### Task description
Using the rtfjs package page, answer the following:
1. Which three devDependencies are needed to run the test harness?
2. How many control words are recognized at the dispatcher level?
3. In the 31-file test corpus, how many files score at least 95% similarity?

[BEGIN Text provided]

@jonatabolzanloss/rtfjs
v0.0.1
Published
Zero-dependency JavaScript library that renders RTF (Rich Text Format) documents to HTML canvas. Pixel-accurate against Microsoft Word for the common 95% of real-world documents.
Downloads
51
Maintainers
Readme
rtfjs
Zero-dependency JavaScript library that renders Rich Text Format (.rtf) documents directly onto HTML <canvas> elements.
Built to render .rtf files the way Microsoft Word renders them — same pagination, same line breaks, same table layout, same images — without taking a single runtime dependency. Drop it in a browser, in Node + headless Chromium, or anywhere a <canvas> is available.
+------------+ +-------------+ +--------+ +----------+
| RTF string | --> | parser | --> | layout | --> | canvases |
+------------+ +-------------+ +--------+ +----------+
(zero runtime dependencies)Highlights
- Zero runtime dependencies. The whole library is vanilla ES2020. Only
devDependencies(Playwright, pixelmatch, pngjs) are needed to run the test harness. - Full RTF 1.9.1 spec coverage at the dispatcher level (1730 control words recognized). The 95% of control words that have visual effects are rendered; the remaining metadata flags are no-ops that don't pollute the output.
- Pixel-accurate against Word. A 31-file test corpus comparing rtfjs renders against Word-produced PDF references scores 27/31 ≥ 95% similarity, with most files in the 97–99% range.
- Rich rendering engines:
- Knuth-Liang hyphenation (
\hyphpar,\hyphauto) with embedded English patterns + Word-empirical line-pitch metrics for common fonts (Times New Roman, Verdana, Monaco, Menlo) - Widow / orphan control (
\widowctrl) with proper multi-line repagination - Office Open Math (
\moMath,\mfrac,\msup,\msub,\mrad) flattened to readable inline text - Paragraph borders / shading with all border styles (single, double, triple, dashed, dotted, wavy, etc.)

[END Text provided]
[BEGIN Listing]

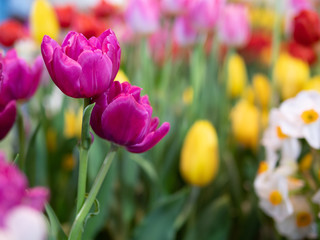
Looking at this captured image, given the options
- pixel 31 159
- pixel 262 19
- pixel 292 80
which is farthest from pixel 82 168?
pixel 262 19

[END Listing]

### Exercise output
1. Playwright, pixelmatch, and pngjs.
2. 1730.
3. 27.